• **DOCUMENT SECTION**:
Apple Inc. (NASDAQ:AAPL) did it. The tech giant made it through a week in which Samsung unveiled the Galaxy S4 and Research In Motion Ltd (NASDAQ:BBRY) announced a record purchase order as plans for the stateside release of its new Z10 firmed up.
And Apple Inc. (NASDAQ:AAPL) didn’t just survive last week. It outright thrived. Shares rose 2.8%, leaving this month’s 52-week low of $419 shrinking in the rearview mirror.
March 22
It’s a safe bet that BlackBerry was referring to either AT&T Inc. (NYSE:T) or Verizon Wireless when it revealed a few days ago that it received the first purchase order for a million smartphones in company history.
Apple’s iOS seems locked into second place in mobile operating systems. It’s not going to catch up to Google Inc (NASDAQ:GOOG)‘s Android, and BlackBerry 10, Windows Phone 8, and other overseas flavors lag safely behind. However, Apple still needs to keep on top of every rollout.
April 23
Apple Inc. (NASDAQ:AAPL) will report its fiscal second-quarter results next month, on or around April 23.
The fallen tech darling’s reports used to be a time to celebrate. Apple would blow past its intentionally conservative guidance. Analysts would scramble to push their targets higher. The process would repeat itself three months later.
Life has been far more challenging during the Tim Cook era. Apple has come up short against Wall Street’s profit targets in three of the past six quarters, missing the mark in two of the three previous periods.
Investors will gravitate to Apple’s margins in the report. The company’s once chunky margins have been contracting as consumers choose lower-margin iPad Mini and iPhone 4 and iPhone 4S devices over full-sized iPads and iPhone 5 smartphones. The end result is that analysts now see profitability declining by 17% for the quarter on a modest 9% revenue increase.

• **GIVEN MATERIAL**:
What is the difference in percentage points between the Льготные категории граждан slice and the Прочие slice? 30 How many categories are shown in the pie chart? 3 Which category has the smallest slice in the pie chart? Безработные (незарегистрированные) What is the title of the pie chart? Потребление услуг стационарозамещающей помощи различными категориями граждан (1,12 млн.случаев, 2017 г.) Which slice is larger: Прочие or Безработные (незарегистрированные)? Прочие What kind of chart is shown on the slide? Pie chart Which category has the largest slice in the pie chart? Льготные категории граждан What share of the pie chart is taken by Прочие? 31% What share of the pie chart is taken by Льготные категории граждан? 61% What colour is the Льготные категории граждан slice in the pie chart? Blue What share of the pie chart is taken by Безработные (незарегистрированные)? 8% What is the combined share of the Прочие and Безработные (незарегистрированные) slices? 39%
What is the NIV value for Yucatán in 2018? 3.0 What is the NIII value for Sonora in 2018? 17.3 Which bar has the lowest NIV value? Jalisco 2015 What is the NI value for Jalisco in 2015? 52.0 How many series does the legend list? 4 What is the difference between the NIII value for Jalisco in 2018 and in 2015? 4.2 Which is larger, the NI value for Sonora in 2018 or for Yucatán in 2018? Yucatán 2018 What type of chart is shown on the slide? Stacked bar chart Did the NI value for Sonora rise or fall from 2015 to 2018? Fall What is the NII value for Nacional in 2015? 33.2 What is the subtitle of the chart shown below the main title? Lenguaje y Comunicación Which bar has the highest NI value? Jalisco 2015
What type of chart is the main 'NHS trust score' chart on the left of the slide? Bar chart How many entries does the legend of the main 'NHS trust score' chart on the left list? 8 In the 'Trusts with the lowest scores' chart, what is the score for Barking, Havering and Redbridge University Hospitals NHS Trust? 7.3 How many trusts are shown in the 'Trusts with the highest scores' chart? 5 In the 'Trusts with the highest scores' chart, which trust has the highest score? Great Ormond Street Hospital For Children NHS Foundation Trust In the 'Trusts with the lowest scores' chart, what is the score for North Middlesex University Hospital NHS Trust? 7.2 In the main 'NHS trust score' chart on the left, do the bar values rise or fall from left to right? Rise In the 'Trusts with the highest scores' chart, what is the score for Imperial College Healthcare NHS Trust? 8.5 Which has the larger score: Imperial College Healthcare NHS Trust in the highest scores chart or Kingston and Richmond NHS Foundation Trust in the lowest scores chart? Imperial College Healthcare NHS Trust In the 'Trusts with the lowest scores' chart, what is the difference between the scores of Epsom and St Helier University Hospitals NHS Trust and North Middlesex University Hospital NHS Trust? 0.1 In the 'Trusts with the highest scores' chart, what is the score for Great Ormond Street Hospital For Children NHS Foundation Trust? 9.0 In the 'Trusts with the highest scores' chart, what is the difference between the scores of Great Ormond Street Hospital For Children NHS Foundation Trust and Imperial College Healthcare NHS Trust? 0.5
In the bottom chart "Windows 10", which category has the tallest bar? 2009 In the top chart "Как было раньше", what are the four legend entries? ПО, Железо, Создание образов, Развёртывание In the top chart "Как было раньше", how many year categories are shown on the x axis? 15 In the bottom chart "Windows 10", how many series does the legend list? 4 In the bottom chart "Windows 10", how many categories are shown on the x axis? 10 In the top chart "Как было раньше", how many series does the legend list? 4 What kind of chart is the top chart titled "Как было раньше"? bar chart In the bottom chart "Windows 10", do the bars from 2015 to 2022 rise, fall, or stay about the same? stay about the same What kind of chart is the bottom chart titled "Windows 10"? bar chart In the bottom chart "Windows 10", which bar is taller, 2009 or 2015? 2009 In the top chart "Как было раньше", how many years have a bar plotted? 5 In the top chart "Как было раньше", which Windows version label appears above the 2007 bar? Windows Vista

• **WHAT THIS TASK INVOLVES**: Please restate the part of the Apple article starting with "Apple’s iOS seems" and going on through "around April 23.", substituting "second position" for "second place". The material has nothing to do with this.

• **THE ANSWER**:
Apple’s iOS seems locked into second position in mobile operating systems. It’s not going to catch up to Google Inc (NASDAQ:GOOG)‘s Android, and BlackBerry 10, Windows Phone 8, and other overseas flavors lag safely behind. However, Apple still needs to keep on top of every rollout.
April 23
Apple Inc. (NASDAQ:AAPL) will report its fiscal second-quarter results next month, on or around April 23.